[start of SOURCE EXCERPT]

Next, I am a woodworker from back in the '50s as a kid. Still, I recognize that pens are different in that they are held daily many times and need a different kind of protection than wood bowls and furniture. Ever notice the edges of cabinets in the kitchen after 3 or 4 years use? Hand grime! This is what the pen sees at a rate of months. The wax will wear off in a week at best. It will not continue to shine.

CA, Solarex (in the experimental stages here on IAP), some epoxies, some lacquers, liquid acrylics and other finishes will do much better.


----------



## nativewooder

Learn to use lacquer, and read the instructions carefully and many times.  Don't be afraid to practice and feel free to experiment.


----------



## Math2010

I understand that I have to change my finish type...

But how can I remove the over of shellawax when I separate blank from bushing.


----------



## mecompco

Math2010 said:


> I understand that I have to change my finish type...
> 
> But how can I remove the over of shellawax when I separate blank from bushing.



A simple way is to lay a piece of 320 or 400 grit paper down on a flat surface and carefully, being sure to keep it perfectly flat, drag the end of the blank across it. 

A more precise would be to mount a disc sander on your lathe, chuck a correctly sized punch in a drill chuck on your tail stock and gently sand off the excess finish. BTW, this is a much more controllable way to square your blanks as well. A pen mill can easily "eat" a brittle blank.

Regards,
Michael


----------



## Math2010

Thank you for your advices!


----------



## Skie_M

HMM ..... how in the world would you get that to happen?   The shellawax just pushed your bushing apart from your pen barrel as you worked???

You should have that tight and secure on the mandrel, so that should never have been possible.  It's a very puzzling situation, the only thing I could think of was that you didn't have the barrels squared to the brass, but if you did I have no idea what makes that happen.


I do, however, have a few things to say about how to prevent it, though ... 


Finish between centers:

Use a 60 degree cone center and live center set (or make something similar up for your lathe)...

It can be as simple as using a live center like a mandrel saver with a length of 1/4" aluminum rod sticking out and a 7mm bushing friction fit to it (have more length inside the mandrel saver than out) and adding a block of delrin or other nonstick material to the end of the rod that's been turned to a 60 degree cone ... and for the headstock side a rod of delrin that's been turned to a cone shape.

It doesn't have to be perfectly squared or run true, you're gonna go at the slowest speed for applying a CA finish.

For a shellawax high speed polish or buffing stage for the CA finish, you can use a harder material that will run true, like a hardwood or solid aluminum or brass 60 degree centers.  Steel works if you have them or can make them.  At high speed, you don't want anything that isn't perfectly squared.


----------

[end of SOURCE EXCERPT]
[start of DATASET ENTRIES]

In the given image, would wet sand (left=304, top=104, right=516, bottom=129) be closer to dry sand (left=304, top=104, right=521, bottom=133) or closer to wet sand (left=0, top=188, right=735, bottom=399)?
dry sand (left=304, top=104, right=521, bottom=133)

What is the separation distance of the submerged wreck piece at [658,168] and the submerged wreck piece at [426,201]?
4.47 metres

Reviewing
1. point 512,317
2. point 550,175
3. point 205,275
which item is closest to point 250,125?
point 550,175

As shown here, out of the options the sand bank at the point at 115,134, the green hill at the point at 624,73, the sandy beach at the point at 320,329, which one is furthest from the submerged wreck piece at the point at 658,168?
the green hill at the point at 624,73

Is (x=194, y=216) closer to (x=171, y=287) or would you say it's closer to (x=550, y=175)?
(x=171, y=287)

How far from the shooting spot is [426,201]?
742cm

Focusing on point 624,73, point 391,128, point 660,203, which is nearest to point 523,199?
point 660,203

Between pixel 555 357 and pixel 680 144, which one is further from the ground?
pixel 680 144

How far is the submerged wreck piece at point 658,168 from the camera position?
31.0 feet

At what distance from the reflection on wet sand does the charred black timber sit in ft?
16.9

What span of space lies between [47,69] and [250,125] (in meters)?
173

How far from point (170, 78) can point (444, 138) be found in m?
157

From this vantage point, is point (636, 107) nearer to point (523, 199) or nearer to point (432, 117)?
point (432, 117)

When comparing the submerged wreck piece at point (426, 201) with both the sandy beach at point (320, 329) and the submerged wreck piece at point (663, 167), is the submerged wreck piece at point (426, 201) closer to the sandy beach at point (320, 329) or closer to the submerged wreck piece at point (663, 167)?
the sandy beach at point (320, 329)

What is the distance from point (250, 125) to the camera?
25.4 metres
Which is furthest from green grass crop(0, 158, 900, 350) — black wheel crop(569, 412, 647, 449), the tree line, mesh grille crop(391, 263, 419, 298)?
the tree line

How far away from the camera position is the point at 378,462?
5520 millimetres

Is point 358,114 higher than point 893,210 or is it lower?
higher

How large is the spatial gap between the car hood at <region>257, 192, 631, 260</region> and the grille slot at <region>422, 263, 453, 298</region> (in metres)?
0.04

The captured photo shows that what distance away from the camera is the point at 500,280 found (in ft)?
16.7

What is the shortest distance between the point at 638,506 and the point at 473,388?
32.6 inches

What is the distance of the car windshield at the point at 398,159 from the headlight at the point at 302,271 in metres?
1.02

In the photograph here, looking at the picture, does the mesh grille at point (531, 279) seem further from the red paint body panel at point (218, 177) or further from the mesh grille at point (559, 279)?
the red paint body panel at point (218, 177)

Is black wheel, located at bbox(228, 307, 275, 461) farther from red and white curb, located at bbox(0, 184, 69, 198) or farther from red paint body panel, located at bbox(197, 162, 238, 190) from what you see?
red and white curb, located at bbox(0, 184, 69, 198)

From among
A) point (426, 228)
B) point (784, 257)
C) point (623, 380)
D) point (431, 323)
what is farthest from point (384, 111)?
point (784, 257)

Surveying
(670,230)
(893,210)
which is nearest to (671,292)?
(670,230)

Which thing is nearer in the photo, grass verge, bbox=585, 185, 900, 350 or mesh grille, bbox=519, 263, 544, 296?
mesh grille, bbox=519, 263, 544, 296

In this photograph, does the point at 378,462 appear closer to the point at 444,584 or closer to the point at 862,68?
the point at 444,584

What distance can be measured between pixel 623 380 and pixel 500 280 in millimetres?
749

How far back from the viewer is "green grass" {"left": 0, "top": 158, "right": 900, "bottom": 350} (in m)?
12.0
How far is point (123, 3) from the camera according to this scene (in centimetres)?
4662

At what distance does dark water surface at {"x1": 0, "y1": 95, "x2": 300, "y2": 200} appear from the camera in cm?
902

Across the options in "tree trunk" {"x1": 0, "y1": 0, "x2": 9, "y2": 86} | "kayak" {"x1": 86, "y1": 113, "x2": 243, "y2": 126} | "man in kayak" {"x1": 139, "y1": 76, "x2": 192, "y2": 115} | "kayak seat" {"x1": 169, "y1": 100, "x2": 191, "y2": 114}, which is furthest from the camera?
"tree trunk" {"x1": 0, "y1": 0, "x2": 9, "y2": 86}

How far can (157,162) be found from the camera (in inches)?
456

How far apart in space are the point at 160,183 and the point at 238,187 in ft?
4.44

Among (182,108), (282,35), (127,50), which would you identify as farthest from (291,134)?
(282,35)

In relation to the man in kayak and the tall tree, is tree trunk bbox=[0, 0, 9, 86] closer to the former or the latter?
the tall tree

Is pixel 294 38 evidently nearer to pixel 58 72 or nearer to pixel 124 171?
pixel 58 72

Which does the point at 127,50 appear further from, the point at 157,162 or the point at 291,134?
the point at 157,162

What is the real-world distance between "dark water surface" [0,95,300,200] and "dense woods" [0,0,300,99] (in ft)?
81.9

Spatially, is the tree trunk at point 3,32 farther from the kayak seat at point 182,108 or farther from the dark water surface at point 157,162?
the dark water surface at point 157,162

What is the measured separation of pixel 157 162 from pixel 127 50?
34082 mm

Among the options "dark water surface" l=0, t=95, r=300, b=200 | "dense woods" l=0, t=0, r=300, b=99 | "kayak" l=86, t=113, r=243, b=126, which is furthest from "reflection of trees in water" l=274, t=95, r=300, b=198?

[end of DATASET ENTRIES]

OBJECTIVE:
Could you write out the passage of the forum thread about pen finishes from "Use a 60 degree" to "a CA finish."? Rely only on the forum thread about pen finishes.

EXERCISE RESPONSE:
Use a 60 degree cone center and live center set (or make something similar up for your lathe)...

It can be as simple as using a live center like a mandrel saver with a length of 1/4" aluminum rod sticking out and a 7mm bushing friction fit to it (have more length inside the mandrel saver than out) and adding a block of delrin or other nonstick material to the end of the rod that's been turned to a 60 degree cone ... and for the headstock side a rod of delrin that's been turned to a cone shape.

It doesn't have to be perfectly squared or run true, you're gonna go at the slowest speed for applying a CA finish.